How to find the SNP effects ( `$\mathbf{a}$` )?

We minimize the residual sum of squares
`\begin{align*}
\boldsymbol{\epsilon}' \boldsymbol{\epsilon} &= (\mathbf{y-Wa})'(\mathbf{y-Wa}) \\
&= \mathbf{y}'\mathbf{y}  - \mathbf{y}'\mathbf{W} \mathbf{a}- \mathbf{a}'\mathbf{W}'\mathbf{y} + \mathbf{a}'\mathbf{W}'\mathbf{W}\mathbf{a}  \\
&= \mathbf{y}'\mathbf{y} - 2\mathbf{a}'\mathbf{W}'\mathbf{y} + \mathbf{a}'\mathbf{W}'\mathbf{W}\mathbf{a}
\end{align*}`

We take a partial derivative with respect to `$\mathbf{a}$`
`\begin{align*}
  \frac{\partial \boldsymbol{\epsilon\epsilon}'}{\partial \boldsymbol{a}} &= 2 \mathbf{W}'\mathbf{W} \mathbf{a} - 2\mathbf{X}'\mathbf{y}
\end{align*}`

By setting the equation equal to zero, we obtain a least square estimator of `$\mathbf{a}$`. 
`\begin{align*}
\mathbf{W}'\mathbf{W} \mathbf{a} &= \mathbf{W}' \mathbf{y} \\
\hat{\mathbf{a}} &= (\mathbf{W}'\mathbf{W})^{-1} \mathbf{W}' \mathbf{y}
\end{align*}`

---
# Ordinary least squares (OLS) 
- `$\hat{\mathbf{a}}$` is the vector of regression coefficient for markers, i.e., effect size of SNPs

- if the Gauss-Markov theorem is met, `$E[\hat{\mathbf{a}}] = \mathbf{a} \rightarrow$` BLUE 
    - `$E[\boldsymbol{\epsilon}] = 0$`,  `$Var[\boldsymbol{\epsilon}] = \mathbf{I}\sigma^2_{\epsilon}$`

What if  number of SNPs ( `$m$` ) `$>>$`  number of individuals ( `$n$` ) ???

- `$(\mathbf{W}'\mathbf{W})^{-1}$` does not exist

- Effective degrees of freedom

---
class: inverse, center, middle

# Genomic BLUP

---
# Genomic best linear unbiased prediction
Suppose underlying signal is given by  
$$
\mathbf{y} = \mathbf{g} + \boldsymbol{\epsilon}
$$

where `$\mathbf{g} \sim N(0, \mathbf{G}\sigma^2_g)$`.

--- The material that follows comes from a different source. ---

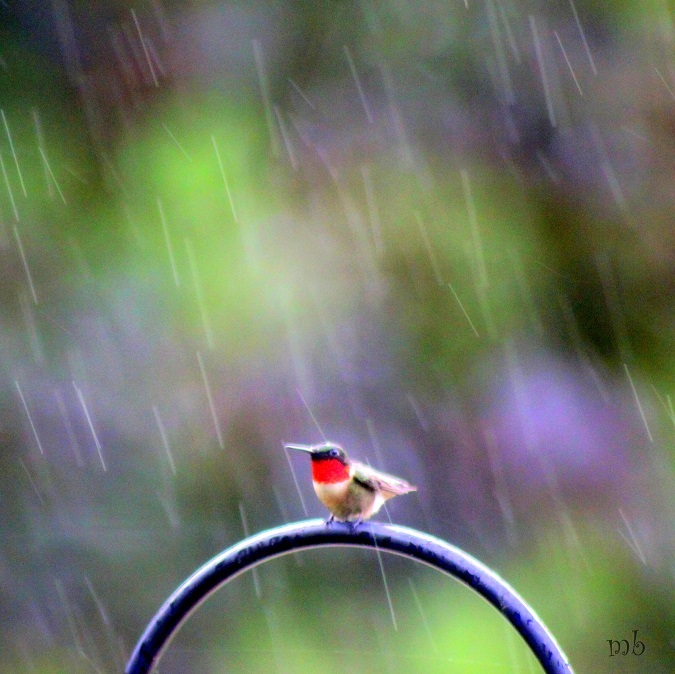 Hummingbird in the Rain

We approximate the vector of genetic values `$\mathbf{g}$` with a linear function

$$
\mathbf{y} = \mathbf{W}\mathbf{a} + \boldsymbol{\epsilon}
$$

- `$\mathbf{W}$` is the centered `$n$` `$\times$` `$m$` matrix of additive marker genotypes

- `$\mathbf{a}$` is the vector of regression coefficients on marker genotypes

- `$\boldsymbol{\epsilon}$` is the residual

---
# Genomic best linear unbiased prediction
Variance-covariance matrix of `$\mathbf{y}$` is
`\begin{align*}
\mathbf{V}_y &= \mathbf{V}_g + \mathbf{V}_{\epsilon} \\
&= \mathbf{WW'}\sigma^2_{a} + \mathbf{I} \sigma^2_{\epsilon}
\end{align*}`

- `$\mathbf{a} \sim N(0, \mathbf{I}\sigma^2_{\mathbf{a}})$`

- `$\boldsymbol{\epsilon} \sim N(0, \mathbf{I}\sigma^2_{\boldsymbol{\epsilon}})$`

- `$\mathbf{V}_g = \mathbf{WW'}\sigma^2_{a}$` is the covariance matrix due to markers

---
# Genomic best linear unbiased prediction
If normality is assumed, the best linear unbiased prediction (BLUP) of `$\mathbf{g}$` `$(\hat{\mathbf{g}})$` is the conditional mean of `$\mathbf{g}$` given the data  
`\begin{align}
BLUP(\hat{\mathbf{g}}) &= E(\mathbf{g}|\mathbf{y}) = E[\mathbf{g}] + Cov(\mathbf{g}, \mathbf{y}^T) Var(\mathbf{y})^{-1}  [\mathbf{y} - E(\mathbf{y})] \notag \\
&=  Cov(\mathbf{W}\mathbf{a}, \mathbf{y}^T)\cdot \mathbf{V}_y^{-1}  \mathbf{y}  \notag \\
&= \mathbf{WW'}\sigma^2_{\mathbf{a}} [\mathbf{WW'}\sigma^2_{a} + \mathbf{I} \sigma^2_{\epsilon}]^{-1}  \mathbf{y}  \notag \\
&= [\mathbf{I} +    \frac{\sigma^2_{\epsilon}}{\mathbf{WW'}\sigma^2_{a}} ]^{-1}  \mathbf{y}  \\
&= [\mathbf{I} +  (\mathbf{WW'})^{-1}  \frac{\sigma^2_{\epsilon}}{\sigma^2_{a}} ]^{-1}  \mathbf{y}, 
\end{align}`
assuming that `$\mathbf{WW'}$` is invertible

- `$Cov(\mathbf{W}) = \mathbf{WW'}$`  is a covariance matrix of marker genotypes (provided that `$X$` is centered), often considered to be the simplest form of additive genomic relationship kernel, `$\mathbf{G}$`.

---
# Genomic best linear unbiased prediction
We can refine this kernel `$Cov(\mathbf{W}) = \mathbf{WW'}$` by relating genetic variance `$\sigma^2_g$` and marker genetic variance `$\sigma^2_{a}$` under the following assumptions

Assume genetic value is parameterized as 
`$g_{i} = \sum w_{ij} a_j$` 
where both `$x$` and `$a$` are treated as random and independent.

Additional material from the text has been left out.